Now I might find out if we could be more than friends. This was my Rubicon, where fear was to meet possibility. I lowered my hand and felt my wallet while his hand slid beside mine again. I left it there briefly to show I was okay with his touch. Slowly, I lifted the wallet out, placing it securely in my pocket.

I followed this by doing something I had not allowed myself to imagine. I wrapped my little finger around his. He gently squeezed it. There we sat, two thrilled fifteen-year-old boys on the cusp of their first love.

Neither of us noticed the traditional grisly ending to Clint’s movie. We left the theatre awash in new emotions. I could have floated down the snow-covered street to the restaurant. Our conversation was awkwardly focused on the action in the movie. We found a quiet booth in the back. We ordered burgers and cokes. 


For a few moments, a tentative silence followed. Gerald was the first to break it. “We moved here in June from Alberta.”

He spoke deliberately as he described growing up. He had a younger brother and sister.

“We move every five years or so. I’ve lived on two continents and in three countries since birth.”

He learned three languages during that time. He was fascinated with different cultures. His beautiful blue eyes were alive as he shared his experiences. I listened, hanging on his every word and wanting more.
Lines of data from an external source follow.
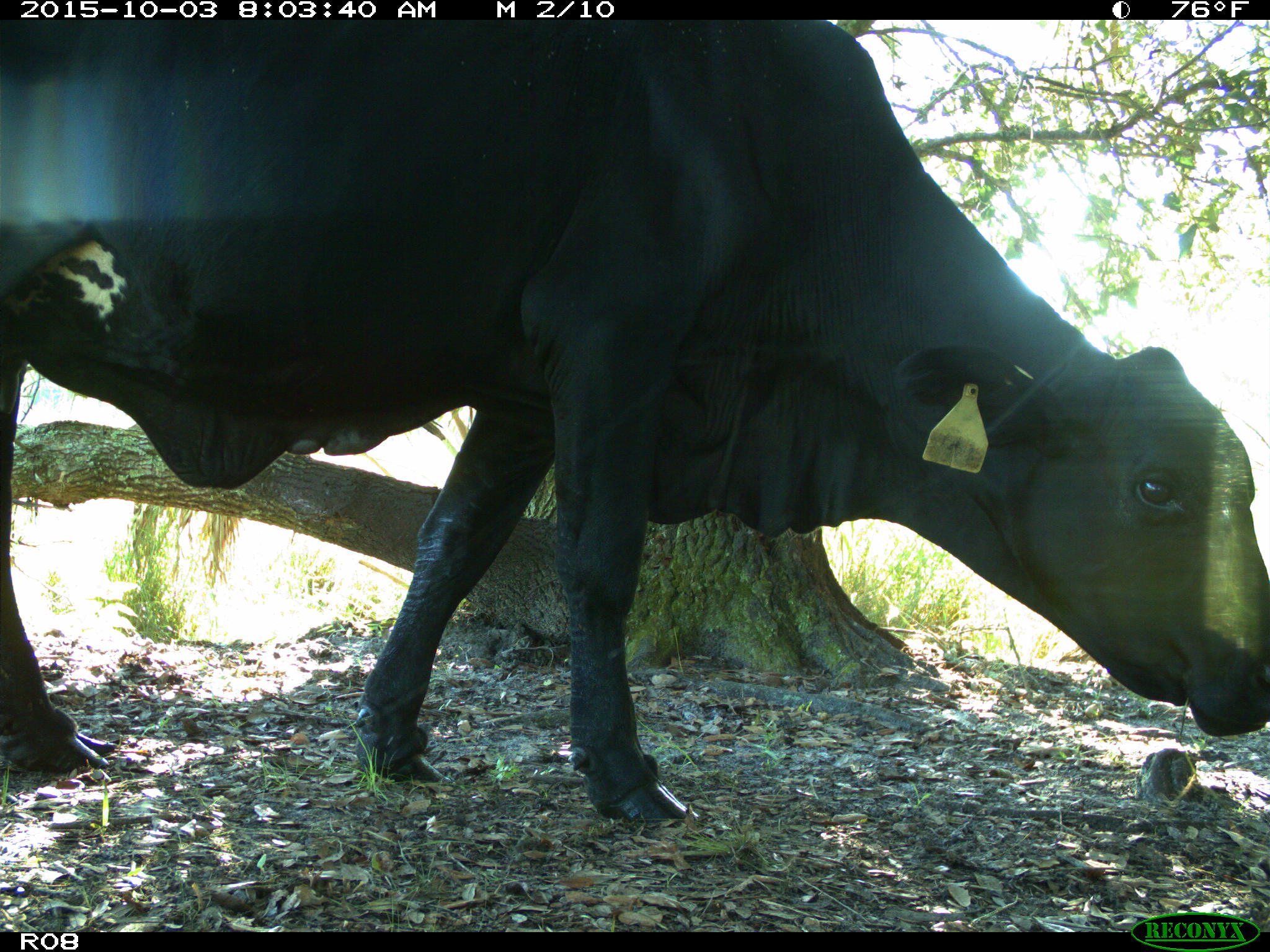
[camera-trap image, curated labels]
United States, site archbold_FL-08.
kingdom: Animalia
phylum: Chordata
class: Mammalia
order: Artiodactyla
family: Bovidae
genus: Bos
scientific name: Bos taurus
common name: domestic cow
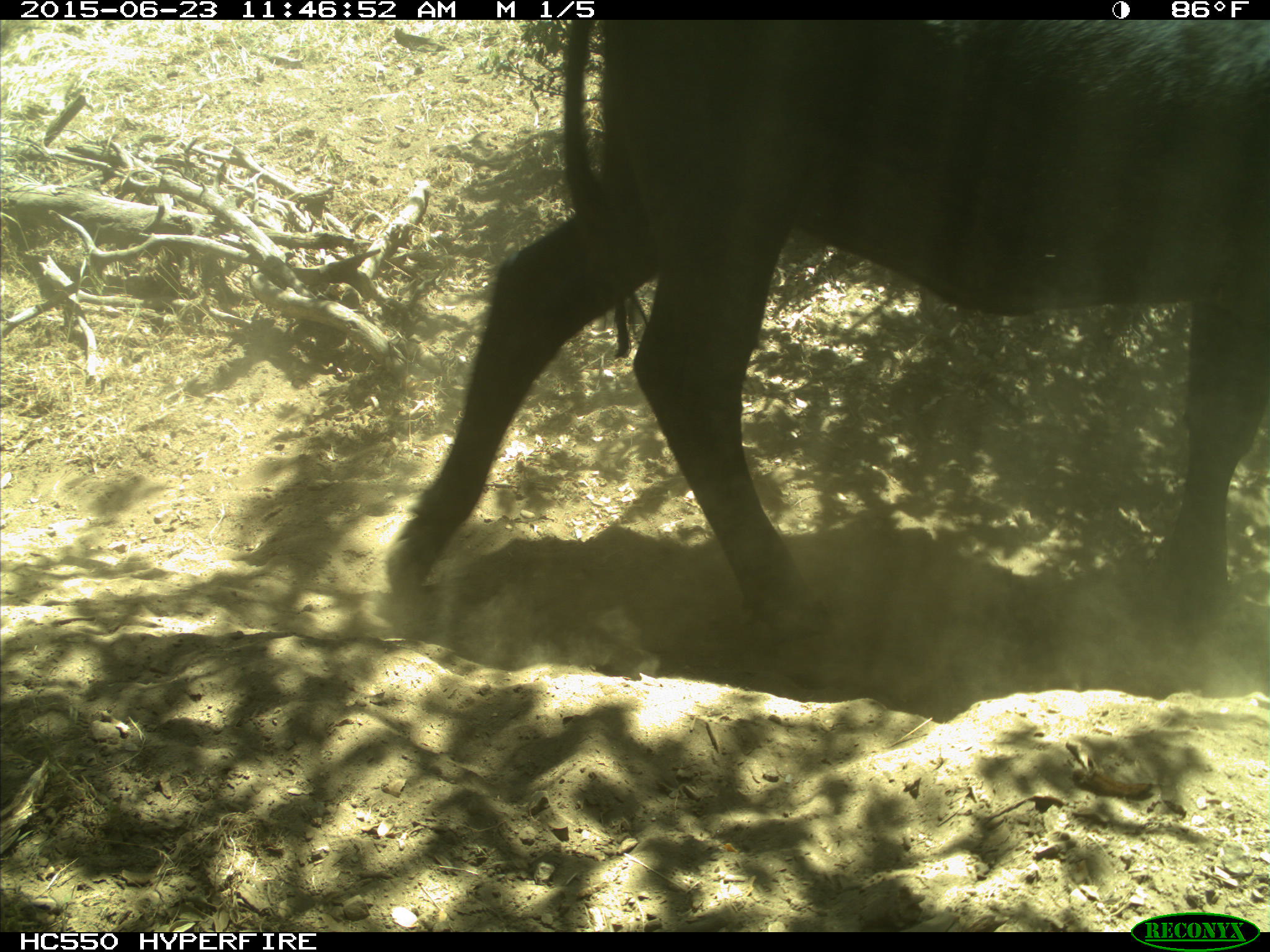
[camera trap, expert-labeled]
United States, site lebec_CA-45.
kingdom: Animalia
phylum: Chordata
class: Mammalia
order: Artiodactyla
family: Bovidae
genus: Bos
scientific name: Bos taurus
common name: domestic cow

Abruptly, Gerald stopped talking and gazed at the light snow falling on the street. I didn’t feel a need to fill the silence. I was content to be with him. He continued, mindful of other persons around, and his voice fell to a whisper. However, the area was now largely empty.

“Some parts of my life I like. I have learned so much from living with different people. But I never get to make real friends. Weirdly, I know more about you than most others I have lived around for years. You are different, you listen, and I feel comfortable around you.

“The other thing is that I can’t share something about myself, making settling into a new place challenging.

“Doug, I am gay. I like guys, and I really like you,” he said, looking directly at me. His sparkling blue eyes had clouded over as a tear slid down his face. “I guess you already knew that.”

He looked down shyly. I reached across the table, holding his hand, not caring who saw it.

“I feel the same about you, Gerald. I didn’t think I could get to say this out loud. I am gay, too.” I could feel myself blushing, and my heart was racing once again. “It makes me so happy you are the first to hear it,” I said, gazing at him. “I haven’t had the life you have or travelled anywhere and know I am poorer for it. 


The people in Miramichi are good, decent folks. But they don’t do ‘different’ very well.

“I will leave after High School and get to where I am accepted for who I am. Who knows, maybe we will make that trip together,” I said, wiping away his tears. We sat in comfortable silence.

A car horn and the realization that it was dark outside brought us out of our reverie. We quickly paid our bill and went out to his father’s car. This time, Gerald sat close to me in the back seat. If his dad noticed, he said nothing. Instead, we picked up our comfortable chatter about cars. All the time, Gerald and I quietly held hands, exchanging occasional affectionate looks.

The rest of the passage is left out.